* REQUEST A: In the passage about how marketers rope people in, how much debt does the buyer end up with a year later?

* PASSAGE:
2017-05-17

How They Rope You In

Here's what happens. You send an email like that to a guru marketer. And, of course, they (or their assistant) will write back. The return email to you will have some affiliate link in it, for some course that promises you the sun, moon, and stars.


And you'll buy it. Because you're a buyer . You're exactly the type of person they love to have on their list, because you buy every $2,000 product out there and never refund any of them. You buy every coaching, consulting, and big ticket money-making product available that promises to show you how to make money on the Internet.


And a year later, you find yourself $50,000 or more in debt (or your savings account $50,000 lighter take your pick.) But you still haven't made any money.


And somewhere in there, you transition from buyer to bitter. This Internet marketing industry stinks, you say. What a waste of time. And you haul your buyer attitude to some other industry (real estate was the hot one a few years ago), and proceed to invest your money in all those courses and guru products, beginning the cycle yet again.


The one thing you never admitted to yourself is that it takes real work to make money on the Internet. The one thing you never did was actually hunker down, set up a site, learn how to drive traffic to it, create a product, and sell it. You know the stuff that actually makes money. The stuff that could actually help you set up a real business.

* RECORDS SHOWN:
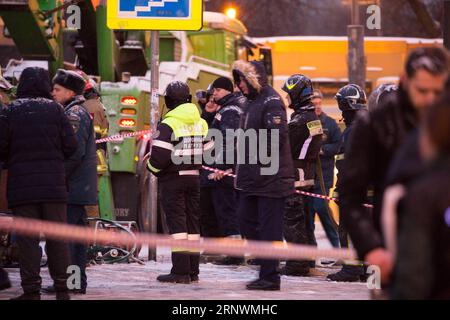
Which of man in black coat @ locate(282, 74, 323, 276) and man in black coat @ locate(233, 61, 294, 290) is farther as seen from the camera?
man in black coat @ locate(282, 74, 323, 276)

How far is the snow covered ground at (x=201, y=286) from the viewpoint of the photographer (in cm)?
1003

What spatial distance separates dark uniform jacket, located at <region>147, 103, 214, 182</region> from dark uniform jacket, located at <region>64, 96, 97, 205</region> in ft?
3.89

* REQUEST B: Rewrite the listing from the line containing "How far is the" through its last line, substituting "frozen ground" for "snow covered ground" and keeping everything else the same.

* FULL OUTPUT A: $50,000 or more.

* FULL OUTPUT B:
How far is the frozen ground at (x=201, y=286) from the viewpoint of the photographer (in cm)?
1003

What spatial distance separates dark uniform jacket, located at <region>147, 103, 214, 182</region> from dark uniform jacket, located at <region>64, 96, 97, 205</region> in ft?
3.89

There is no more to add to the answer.